Lancements Commerciaux & gestion des forts volumes

Les difficultés rencontrées ont été principalement en lien avec les campagnes des lancements commerciaux eux-mêmes : une fois les campagnes commerciales jouées, les flux sont arrivés massivement dans nos livres. Or nos systèmes informatiques étaient encore frais, et nos équipes encore jeunes.

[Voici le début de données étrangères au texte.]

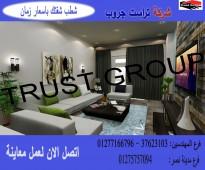 شركة تشطيبات داخلية وديكور ، شطب باسعار  زمان    01275757094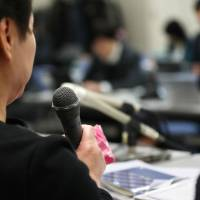The sister of woman who filed a lawsuit against the government last month seeking compensation over her forced sterilization speaks at a news conference on Jan. 30 in Sendai. | KYODO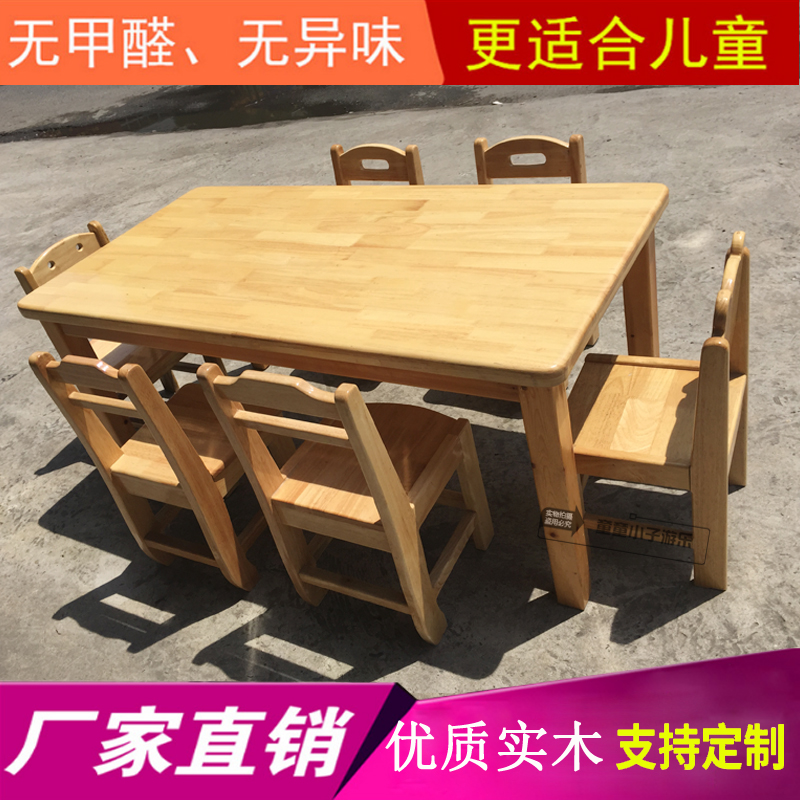 Usd 13 77 Kindergarten Solid Wood Tables And Chairs Children Solid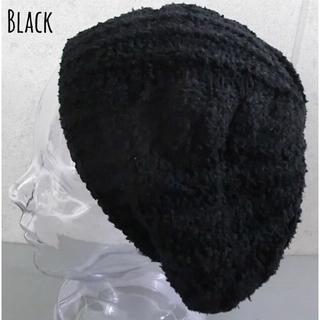 送料込 新品 ベレー帽 モコモコ質感 ケーブル ニット ベレー トレンド BK(ハンチング/ベレー帽)
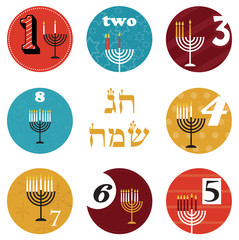 hanukkah, 8 candles for eight day holiday. happy holiday in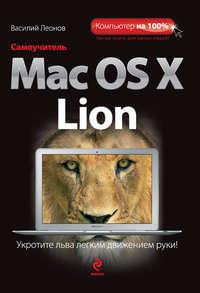 Леонов, Василий  - Самоучитель Mac OS X Lion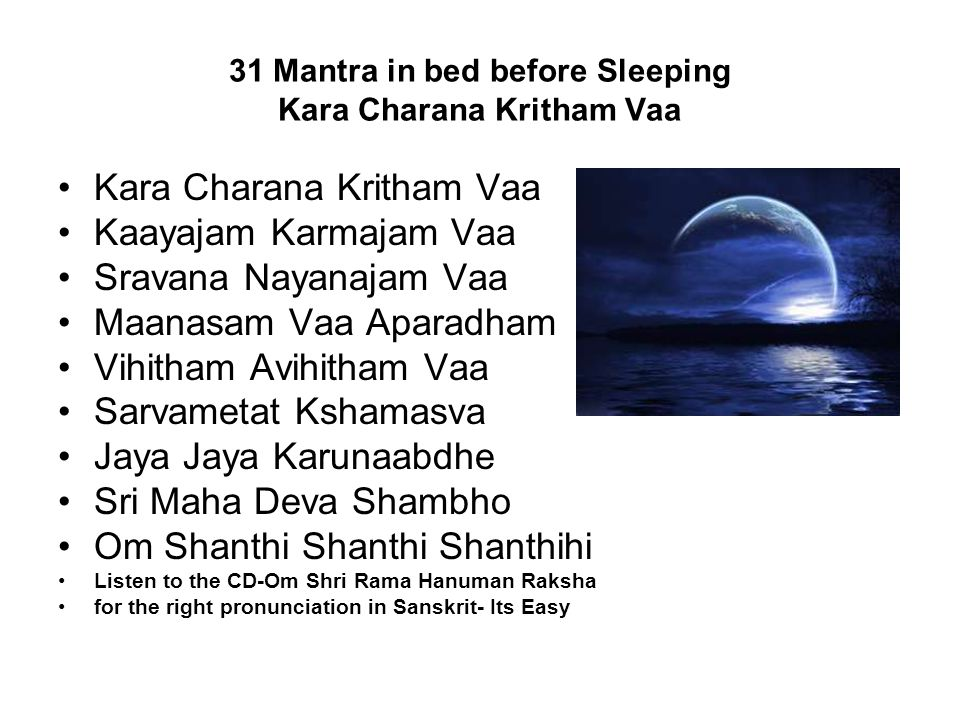 31 Mantra in bed before Sleeping Kara Charana Kritham Vaa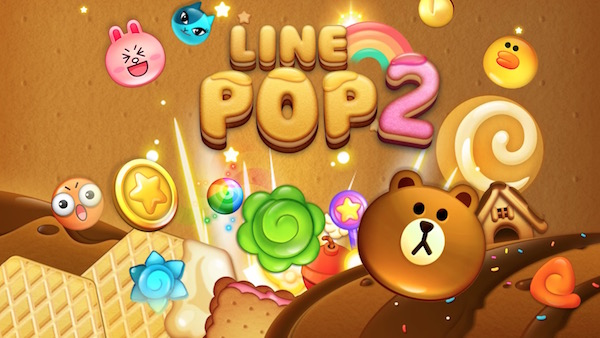 LINE ポップ2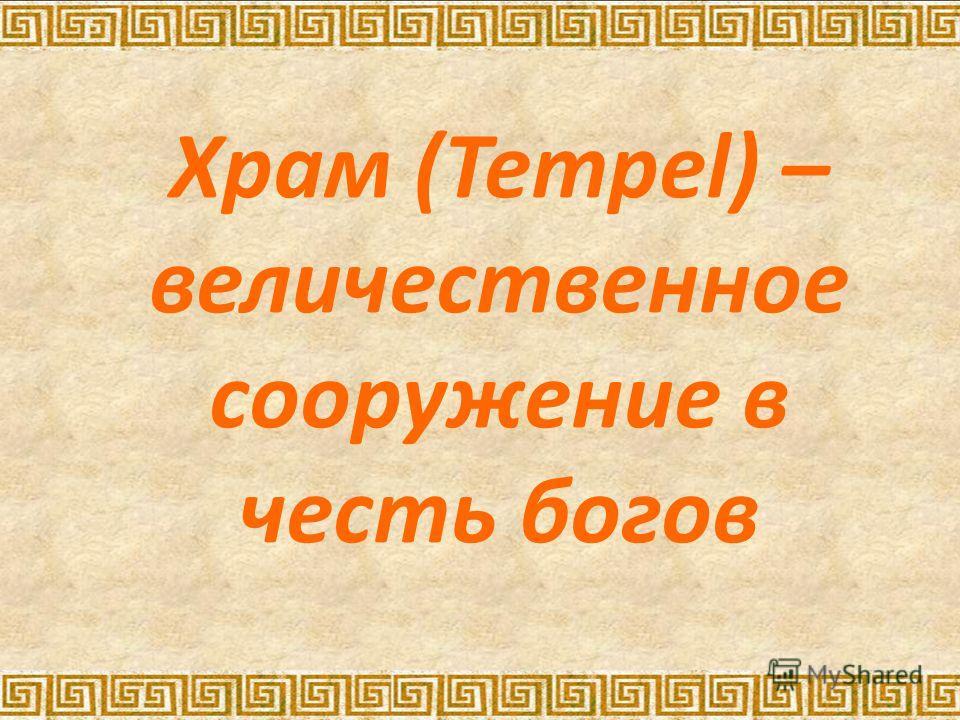 Храм (Tempel) – величественное сооружение в честь богов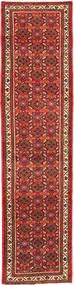 Hosseinabad tæppe RME15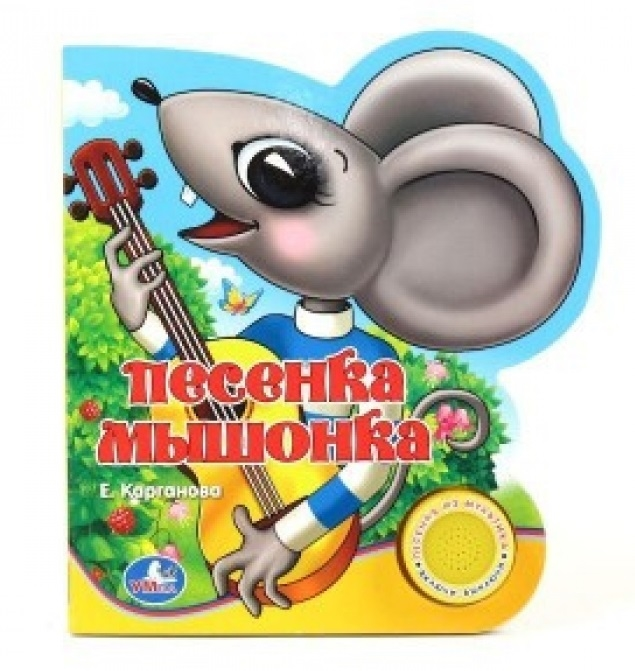 Фото - Карганова Е. Песенка мышонка 1 кнопка с песенкой карганова е песенка мышонка книжка вырубка на картоне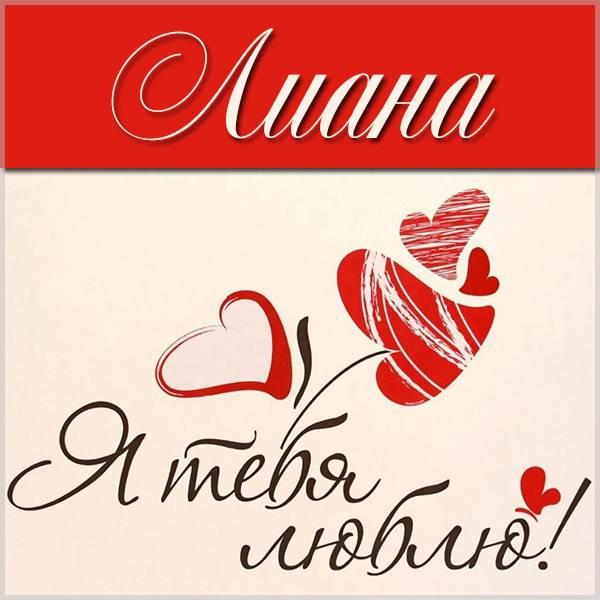 Картинка с надписью Лиана я тебя люблю - скачать бесплатно на otkrytkivsem.ru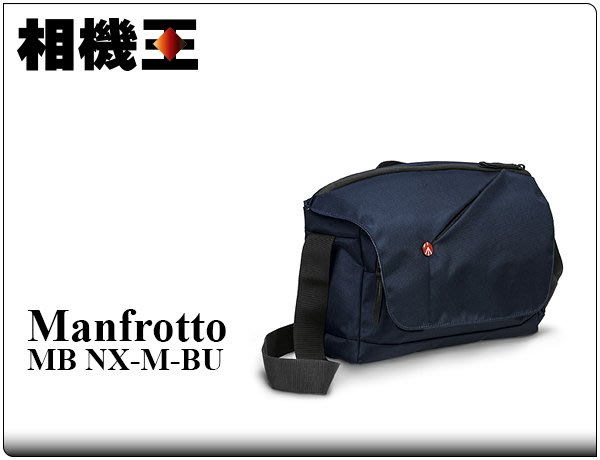 ☆相機王☆Manfrotto NX CSC Camera Messenger 開拓者微單眼郵差包 藍色 (4)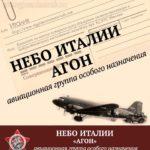 НЕБО ИТАЛИИ АГОН авиационная группа особого назначения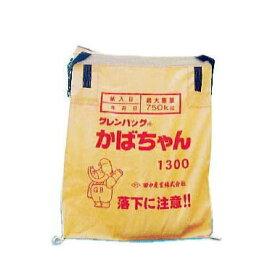 田中産業 グレンバッグ かばちゃん 1300L 一般乾燥機向け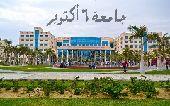 قبولات فورية من جامعة 6 اكتوبر في مصر خصم 50
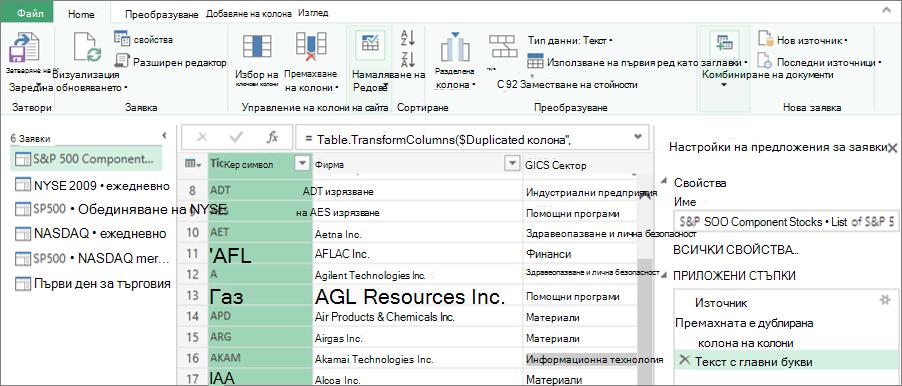 Потребителски интерфейс за настройки на заявки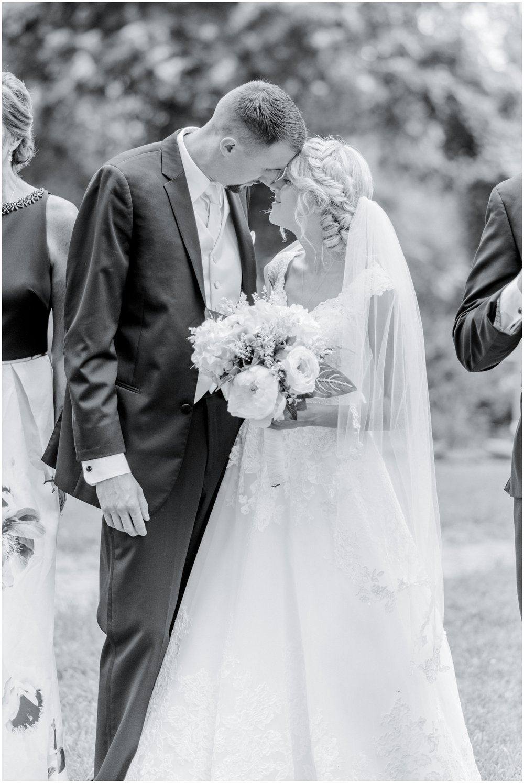 Summer Maryland Wedding - Krista Brackin Photography_0037.jpg
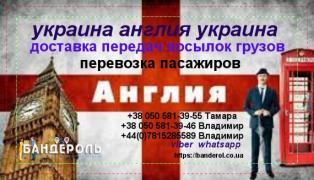 Delivery of parcels, goods Ukraine England Ukraine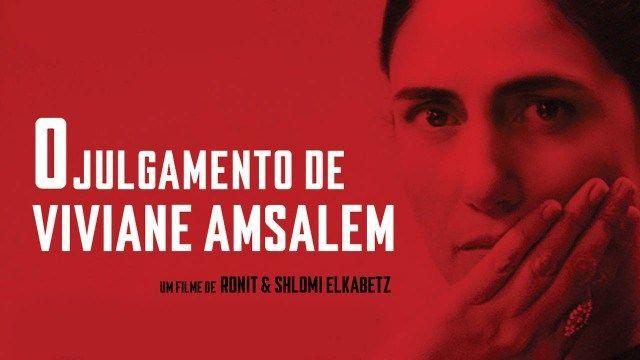 Filmes centrados na mulher são destaque na 19ª Mostra de Cinema Judaico ⋆ Lógica Feminina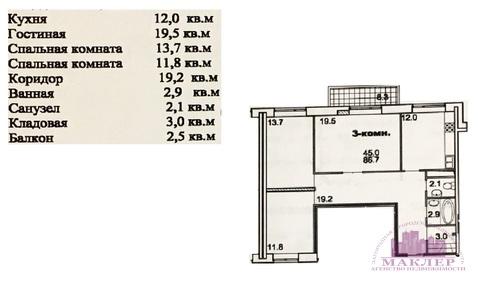Продается 3-к квартира, Одинцово, ул.Садовая, д.24 - Фото 2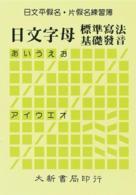 日文平片假名片練習簿(25K)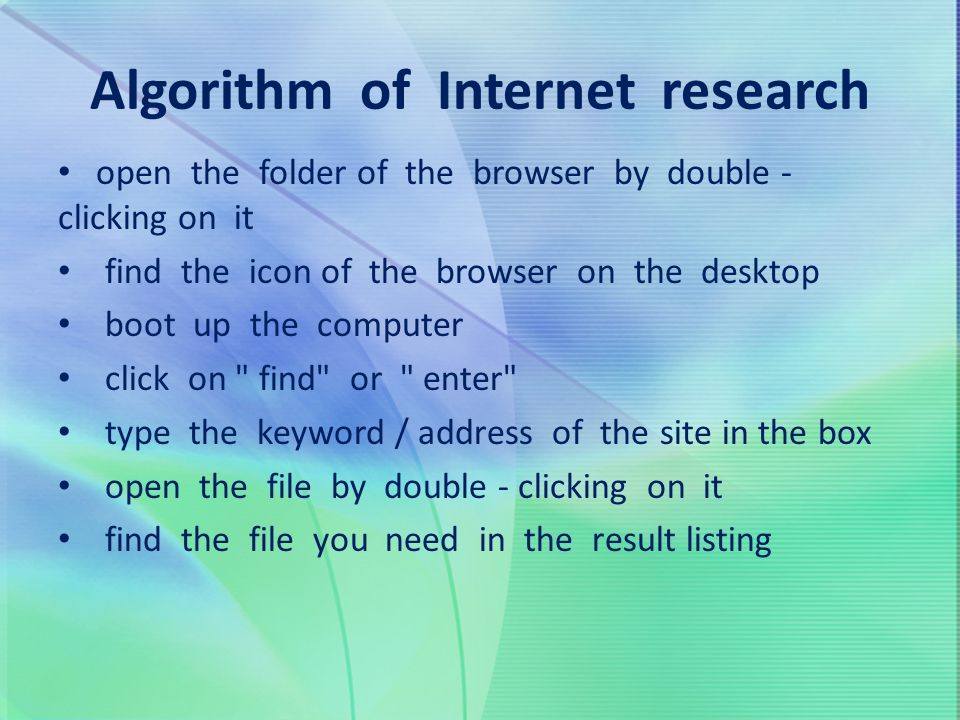 Algorithm of Internet research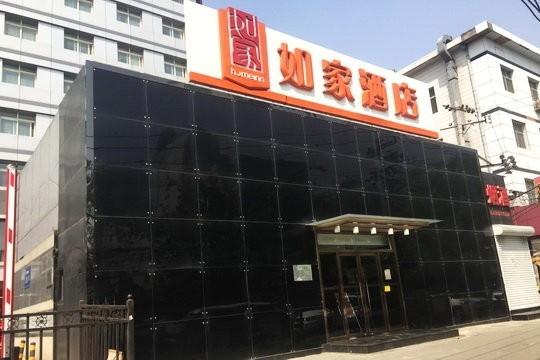 Hotel 如家-北京工体蓝岛店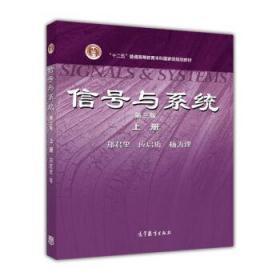 信号与系统第三版上册 郑君里 第3版 高等教育出版社 高教版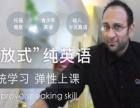 移民英语口语培训机构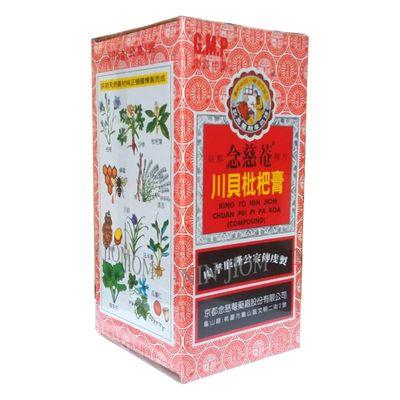 nin-jiom-xarope-composto-de-nespera-gengibre-mel-chuan-pei-pi-pa-koa-386g-loja-projeto-verao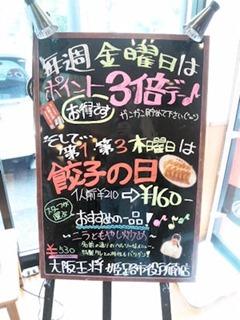 大阪王将/姫路市役所南店お得ボード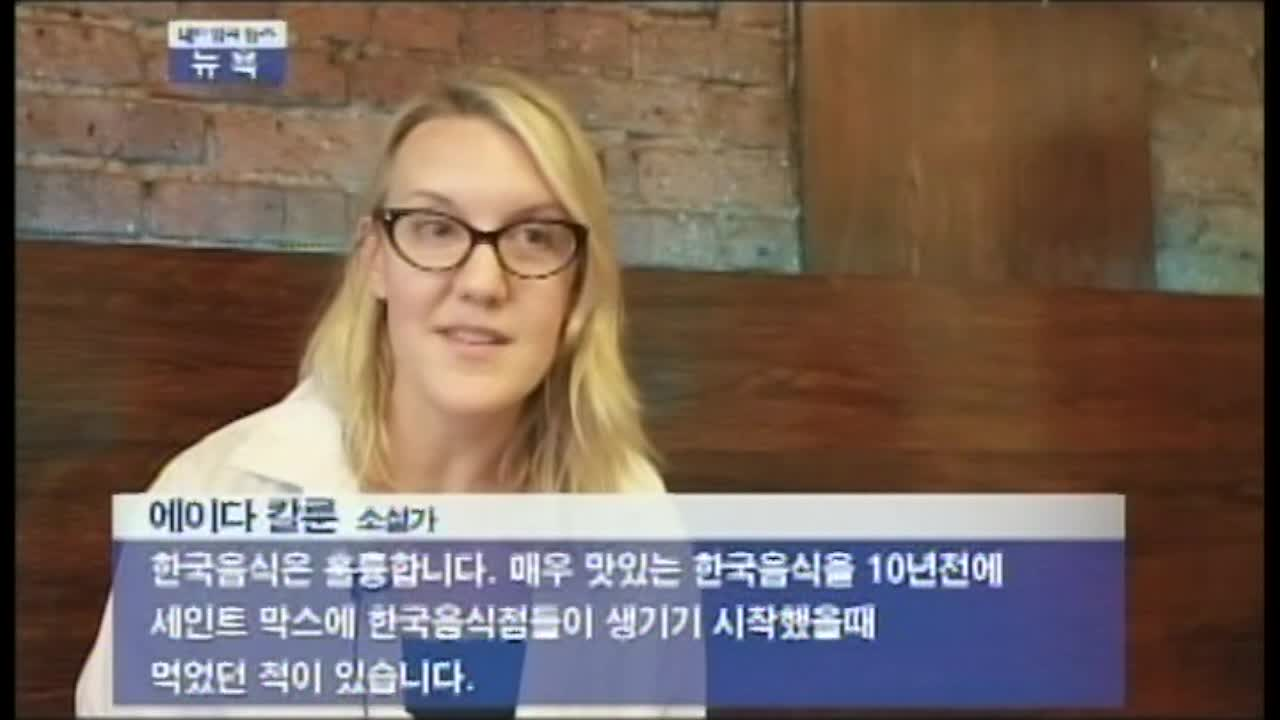 Ada Calhoun Korean News SMP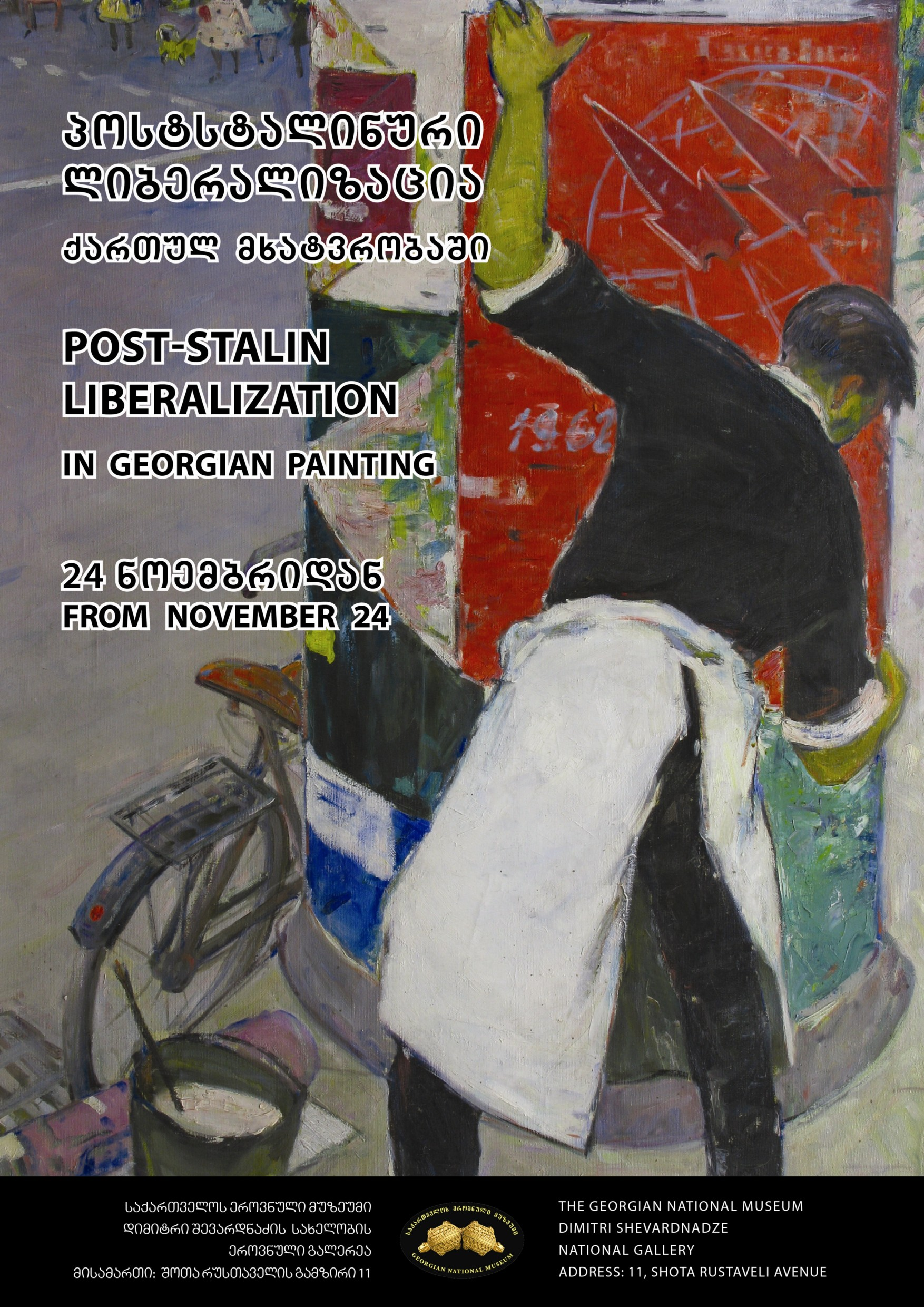 "Exhibition ""Post-Stalin Liberalization in Georgian Painting"""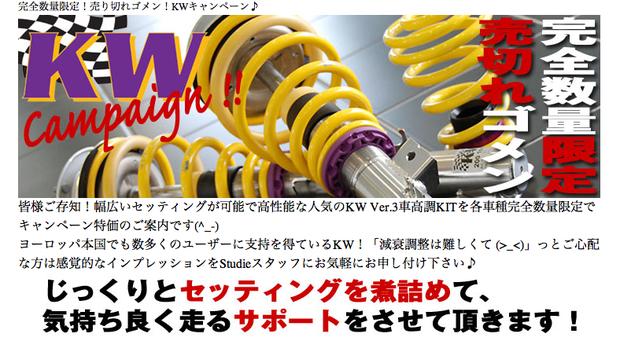 スクリーンショット 2013-09-19 23.15.13.png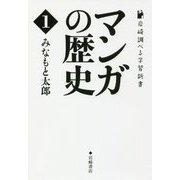 マンガの歴史 第1巻 (岩崎調べる学習新書) [単行本]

Notre organisation en Centres de Services répartis par Processus a été éprouvée dès le Lancement Commercial : les volumes d’acquisition clients ont dépassé nos prévisions. Nous avons pu déployer en une seule semaine plus d’une soixantaine de nouveaux postes de travail via Citrix, chez notre partenaire opérationnel de Hradec Kralové. In fine, les volumes ont été résorbés en quelques jours, et nous avons obtenus des mains du Ministre de l’Intérieur de République Tchèque le Trophée de la Meilleur Qualité de Service Bancaire en 2010 et 2011 ! Chaque entité nationale ainsi déployée a pu bénéficier de l’expérience des entités précédentes, s’adosser au modèle opérationnel et technique, et atteindre son break-even en moins d’un an.